A corpo libero. Tra sistemi di potere e ricerche di senso
Maria Livia Alga
21 Giugno 2022
Quando Vita Cosentino e Laura Colombo mi hanno invitata a pensare sulla forza femminile e sulle pratiche politiche che nascono da questa forza, la accrescono, e di questa forza si nutrono, ho sentito subito una affinità nelle parole che avevano scelto per darmi il la.
Il primo riferimento cui mi hanno rimandata è stato il numero di Via Dogana Ricominiciamo dal corpo. Mi ha toccata molto il fatto che a Verona con alcune colleghe dell’università, con le amiche del centro interculturale delle donne Casa di Ramia e del Circolo della Rosa, avevamo appena proposto il ciclo di incontri A corpo libero. Tra sistemi di potere e ricerche di senso. In questa coincidenza credo possiamo leggere un segno del bisogno diffuso e comune di un richiamo a qualcosa di radicale.
-=-=-
#### [COMPITI ED ESERCIZI]
1. Trascrivi dall'estratto della pagina il brano che va da "Il primo riferimento" fino a "qualcosa di radicale." compreso.
2. Rispondi a queste domande sull'estratto della pagina:
(a) Chi ha rivolto l'invito a pensare sulla forza femminile e sulle pratiche politiche che nascono da questa forza?
(b) In quale città è stato proposto il ciclo di incontri A corpo libero?
(c) Come si chiama il centro interculturale delle donne che ha partecipato alla proposta del ciclo?

#### [SEZIONE DATI]
-=-=-
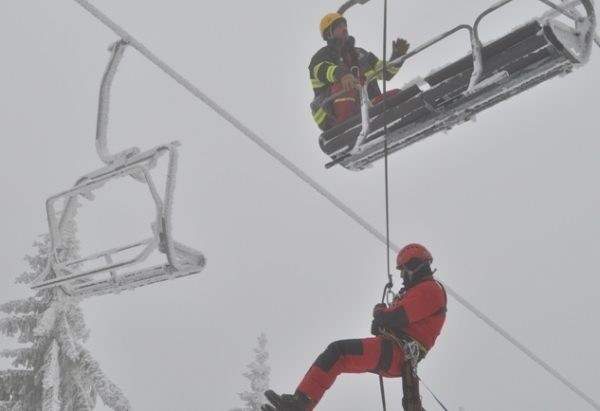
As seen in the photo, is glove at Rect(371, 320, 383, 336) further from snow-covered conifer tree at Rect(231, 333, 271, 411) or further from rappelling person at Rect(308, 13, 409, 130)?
snow-covered conifer tree at Rect(231, 333, 271, 411)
-=-=-
#### [RISULTATI DEI COMPITI]
1.
Il primo riferimento cui mi hanno rimandata è stato il numero di Via Dogana Ricominiciamo dal corpo. Mi ha toccata molto il fatto che a Verona con alcune colleghe dell’università, con le amiche del centro interculturale delle donne Casa di Ramia e del Circolo della Rosa, avevamo appena proposto il ciclo di incontri A corpo libero. Tra sistemi di potere e ricerche di senso. In questa coincidenza credo possiamo leggere un segno del bisogno diffuso e comune di un richiamo a qualcosa di radicale.

2.
(a) Vita Cosentino e Laura Colombo.
(b) A Verona.
(c) Casa di Ramia.